WORK ORDER:
Retype, word for word, every line of the records below starting at the one that contains "[camera trap, expert-labeled]" and ending at the one that contains "common name: red deer"; include both of those lines and nothing more.

(Beginning of RECORDS)

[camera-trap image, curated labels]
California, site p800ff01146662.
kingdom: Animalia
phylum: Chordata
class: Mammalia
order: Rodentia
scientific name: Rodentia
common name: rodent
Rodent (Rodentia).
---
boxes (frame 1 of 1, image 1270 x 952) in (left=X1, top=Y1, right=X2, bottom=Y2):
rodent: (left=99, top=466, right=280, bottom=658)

(End of RECORDS)
(Beginning of RECORDS)

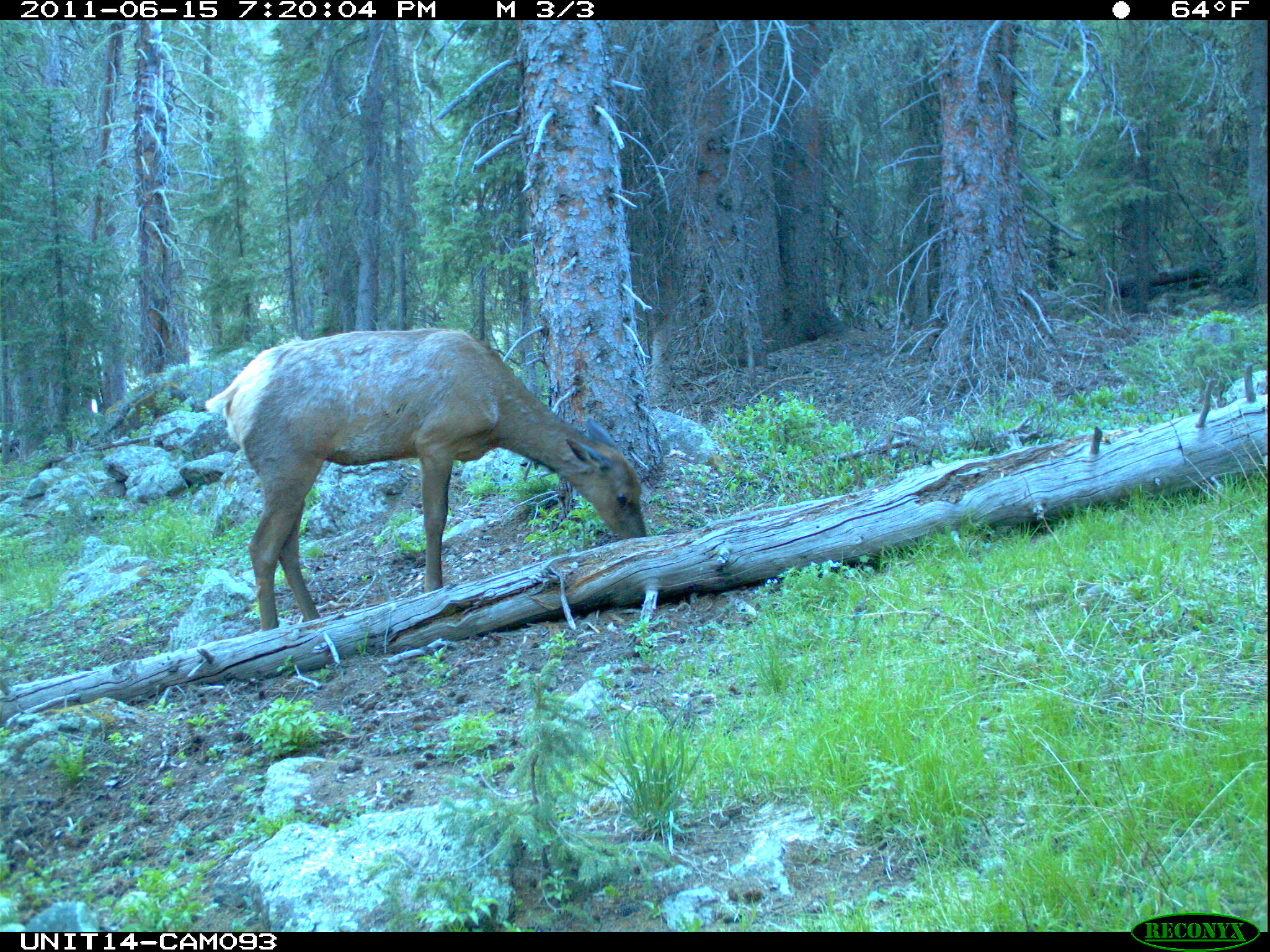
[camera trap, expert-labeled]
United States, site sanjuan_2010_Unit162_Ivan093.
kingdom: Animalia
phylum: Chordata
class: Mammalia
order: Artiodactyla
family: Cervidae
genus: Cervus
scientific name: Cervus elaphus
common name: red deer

(End of RECORDS)

TASK RESPONSE:
[camera trap, expert-labeled]
United States, site sanjuan_2010_Unit162_Ivan093.
kingdom: Animalia
phylum: Chordata
class: Mammalia
order: Artiodactyla
family: Cervidae
genus: Cervus
scientific name: Cervus elaphus
common name: red deer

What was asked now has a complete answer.